Skipping forward a bit ... the firefighter filed a lawsuit against  the city, its fire department, and various individuals (including Filarsky) alleging under section 1983 tortious violations of his constitutional rights under the 4th amendment in the course of this investigation.

My own humble view: immunities from lawsuits tend to divide people into two groups -- an immune elite and the non-immune peasantry. Any extension of the scope of such immunities worsens the divide. Thus, I have to regard this decision as a bad thing.

RadLAX Gateway v. Amalgamated Bank (May 29)  -- bankruptcy law.

Distressed-assets investors, those brave souls who take interests in the assets of comapnies in, or likely about to enter, bankruptcy can relax a bit after two appellate courts gave them a scare. The US Supreme Court has affirmed the right of secured creditors to “credit bid,” in other words to offer back to the debtor what they are owed rather than a cash payment, at an asset auction.

The possibility of such credit bids protects the creditors, often the purchaser of the distressed assets who has stepped into the shoes of an earlier and less bold creditor, against the threat that their collateral will be sold at a depressed price. This is a sensible safeguard, and key parts of corporate bankruptcy law in the U.S. were written by drafters with such a thought in mind. Unfortunately, a hyper-literalist reading by two appellate courts put that safeguard in jeopardy.

Christopher v. SmithKline Beecham (June 18) – functional definition of salesmen
The Supreme Court has now held that "detailers," the quasi-salesmen who go from one doctor's office to another, street to street, persuading doctors to prescribe their company's new drugs for patients, are at law "sales people." This is so even though the detailers don't literally make sales. At most they get a non-binding commitment from the doctors to prescribe. There isn't actually a sale until the customer/patient and/or his insurer forks over money at a drug store counter somewhere.

Still, the detailers are functionally salesmen, and this makes a huge difference in terms of Labor Dept. regulations. It means the drug companies aren't on the hook for billions in overtime pay.

More generally, I approve of functional definitions of key terms.
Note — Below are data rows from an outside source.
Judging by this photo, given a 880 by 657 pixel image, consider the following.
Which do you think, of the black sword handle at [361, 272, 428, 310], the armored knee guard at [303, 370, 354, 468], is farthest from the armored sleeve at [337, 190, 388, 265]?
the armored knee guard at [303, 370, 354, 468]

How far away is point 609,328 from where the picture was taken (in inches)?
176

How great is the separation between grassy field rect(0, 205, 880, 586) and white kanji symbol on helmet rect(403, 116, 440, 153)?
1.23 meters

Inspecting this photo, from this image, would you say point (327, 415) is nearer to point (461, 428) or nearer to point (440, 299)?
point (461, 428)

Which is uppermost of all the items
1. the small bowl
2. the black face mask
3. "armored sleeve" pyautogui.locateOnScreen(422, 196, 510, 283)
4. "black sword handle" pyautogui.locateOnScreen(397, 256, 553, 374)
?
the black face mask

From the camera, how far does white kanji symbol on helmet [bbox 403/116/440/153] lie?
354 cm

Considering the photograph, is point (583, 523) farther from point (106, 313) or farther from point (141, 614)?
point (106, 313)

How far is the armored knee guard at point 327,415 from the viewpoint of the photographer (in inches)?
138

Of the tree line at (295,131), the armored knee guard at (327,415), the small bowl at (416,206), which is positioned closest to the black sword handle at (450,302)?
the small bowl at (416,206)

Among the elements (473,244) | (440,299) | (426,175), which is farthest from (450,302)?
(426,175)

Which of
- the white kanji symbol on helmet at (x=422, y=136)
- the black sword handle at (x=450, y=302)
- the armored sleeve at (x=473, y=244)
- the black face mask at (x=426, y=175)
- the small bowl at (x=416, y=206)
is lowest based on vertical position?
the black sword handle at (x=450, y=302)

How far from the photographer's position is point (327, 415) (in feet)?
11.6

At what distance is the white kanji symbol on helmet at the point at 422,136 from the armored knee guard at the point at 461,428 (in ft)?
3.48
They help make the world of capitalist acts between consensual adults run smoothly.

Arizona v. United States (June 25) – supremacy clause and preemption

Notice that I'm not calling this an "immigration law" case. It is a straightforward application of the constitution's supremacy clause. So much so that I'll say no more -- its importance is not matched by intricacy.  

United States v. Alvarez (June 28) – a victory for free speech

Yes, it is rather slimy when someone, especially a politician, claims to have earned a medal he did not in fact earn. But ... the first amendment does not say "Congress shall pass no law abridging the freedom of truthful speech" or "the freedom of speech by people who aren't slimebags."  The framers deliberately made it rather broad.  No law abridging the freedom of speech.
I can give the court a fairly good grade for this term. It was on the right side in four out of the five of these cases, which I selected (you’ll have to take my word for this without any thought to whether they’d make the court seem good or bad.